THE PROBLEM -
What you return must match the listing below line for line, minus its pictures.
DATA TO USE: Begin
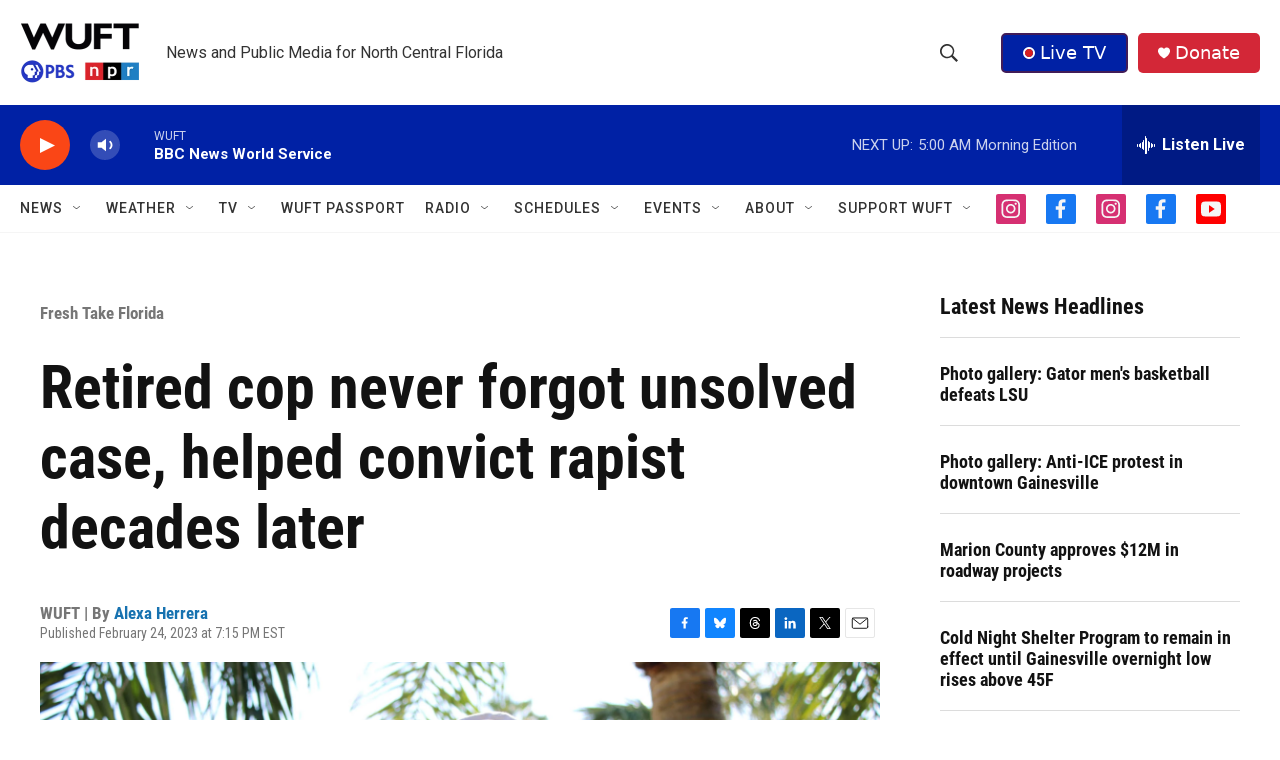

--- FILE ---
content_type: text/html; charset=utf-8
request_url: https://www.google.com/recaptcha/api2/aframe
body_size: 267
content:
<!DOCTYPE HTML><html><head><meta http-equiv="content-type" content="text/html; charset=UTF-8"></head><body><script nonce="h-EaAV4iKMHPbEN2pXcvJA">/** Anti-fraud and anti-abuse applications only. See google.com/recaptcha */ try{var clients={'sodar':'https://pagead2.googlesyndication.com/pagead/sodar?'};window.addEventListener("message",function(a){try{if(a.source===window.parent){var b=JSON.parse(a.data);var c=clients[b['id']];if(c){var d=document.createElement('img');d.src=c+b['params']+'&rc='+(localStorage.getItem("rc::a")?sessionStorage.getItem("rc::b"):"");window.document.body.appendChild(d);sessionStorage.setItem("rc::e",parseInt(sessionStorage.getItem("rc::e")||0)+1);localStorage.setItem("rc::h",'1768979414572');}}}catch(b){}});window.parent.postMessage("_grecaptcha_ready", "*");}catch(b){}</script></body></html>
DATA TO USE: End
THE COMPLETED TASK -
--- FILE ---
content_type: text/html; charset=utf-8
request_url: https://www.google.com/recaptcha/api2/aframe
body_size: 267
content:
<!DOCTYPE HTML><html><head><meta http-equiv="content-type" content="text/html; charset=UTF-8"></head><body><script nonce="h-EaAV4iKMHPbEN2pXcvJA">/** Anti-fraud and anti-abuse applications only. See google.com/recaptcha */ try{var clients={'sodar':'https://pagead2.googlesyndication.com/pagead/sodar?'};window.addEventListener("message",function(a){try{if(a.source===window.parent){var b=JSON.parse(a.data);var c=clients[b['id']];if(c){var d=document.createElement('img');d.src=c+b['params']+'&rc='+(localStorage.getItem("rc::a")?sessionStorage.getItem("rc::b"):"");window.document.body.appendChild(d);sessionStorage.setItem("rc::e",parseInt(sessionStorage.getItem("rc::e")||0)+1);localStorage.setItem("rc::h",'1768979414572');}}}catch(b){}});window.parent.postMessage("_grecaptcha_ready", "*");}catch(b){}</script></body></html>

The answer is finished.